[YOUR INSTRUCTIONS]:
Revise the rows below, swapping "camera" for "lens" everywhere it occurs and changing nothing else. Leave the pictures out of your answer.

[STORED ROWS]:
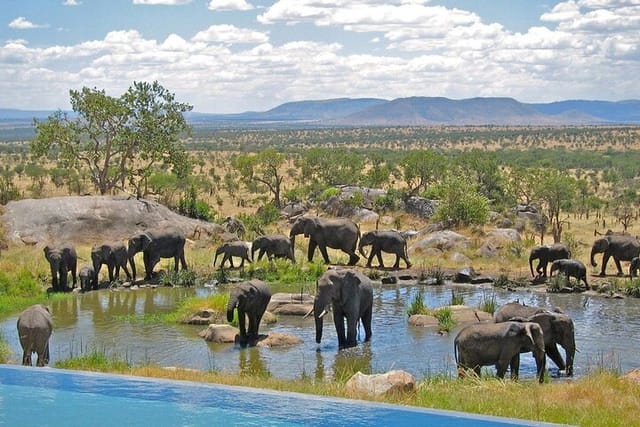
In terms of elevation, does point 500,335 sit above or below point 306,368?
above

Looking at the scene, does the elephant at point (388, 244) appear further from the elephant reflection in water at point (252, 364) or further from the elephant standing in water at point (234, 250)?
the elephant reflection in water at point (252, 364)

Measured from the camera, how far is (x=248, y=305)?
1909cm

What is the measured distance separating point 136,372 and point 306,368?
3.81m

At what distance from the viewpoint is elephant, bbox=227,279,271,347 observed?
19.0 meters

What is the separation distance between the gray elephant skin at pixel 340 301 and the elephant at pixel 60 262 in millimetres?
9862

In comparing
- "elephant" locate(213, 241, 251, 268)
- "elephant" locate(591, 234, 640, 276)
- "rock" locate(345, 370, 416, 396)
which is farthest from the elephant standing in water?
"rock" locate(345, 370, 416, 396)

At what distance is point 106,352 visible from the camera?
60.6 feet

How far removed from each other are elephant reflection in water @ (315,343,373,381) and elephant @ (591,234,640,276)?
41.3 feet

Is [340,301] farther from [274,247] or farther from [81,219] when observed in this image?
[81,219]

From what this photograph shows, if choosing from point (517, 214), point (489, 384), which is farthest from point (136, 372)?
point (517, 214)

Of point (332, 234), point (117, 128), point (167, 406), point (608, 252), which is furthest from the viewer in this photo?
point (117, 128)

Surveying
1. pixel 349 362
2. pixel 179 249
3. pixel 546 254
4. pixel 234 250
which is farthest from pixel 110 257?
pixel 546 254

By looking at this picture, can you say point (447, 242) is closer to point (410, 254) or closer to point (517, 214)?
point (410, 254)

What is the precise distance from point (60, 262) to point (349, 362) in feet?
37.5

[IN RESPONSE]:
In terms of elevation, does point 500,335 sit above or below point 306,368?
above

Looking at the scene, does the elephant at point (388, 244) appear further from the elephant reflection in water at point (252, 364) or further from the elephant standing in water at point (234, 250)?
the elephant reflection in water at point (252, 364)

Measured from the lens, how far is (x=248, y=305)?
1909cm

What is the measured distance separating point 136,372 and point 306,368?
3.81m

At what distance from the viewpoint is elephant, bbox=227,279,271,347 observed?
19.0 meters

What is the separation distance between the gray elephant skin at pixel 340 301 and the elephant at pixel 60 262 in millimetres?
9862

In comparing
- "elephant" locate(213, 241, 251, 268)
- "elephant" locate(591, 234, 640, 276)
- "rock" locate(345, 370, 416, 396)
which is farthest from the elephant standing in water?
"rock" locate(345, 370, 416, 396)

At what distance is point 106,352 visible from the lens?
60.6 feet

How far removed from each other are elephant reflection in water @ (315,343,373,381) and elephant @ (591,234,640,276)?
41.3 feet

Is [340,301] farther from [274,247] or farther from [81,219] when observed in this image?
[81,219]

From what this photograph shows, if choosing from point (517, 214), point (489, 384), which is farthest from point (136, 372)?
point (517, 214)

Of point (332, 234), point (117, 128), point (167, 406), point (608, 252), which is furthest from the viewer in this photo?
point (117, 128)

Surveying
1. pixel 349 362
2. pixel 179 249
3. pixel 546 254
4. pixel 234 250
which is farthest from pixel 110 257?
pixel 546 254

By looking at this picture, can you say point (447, 242) is closer to point (410, 254) or closer to point (517, 214)?
point (410, 254)

What is the precise distance from point (60, 262) to point (349, 362) in feet?
37.5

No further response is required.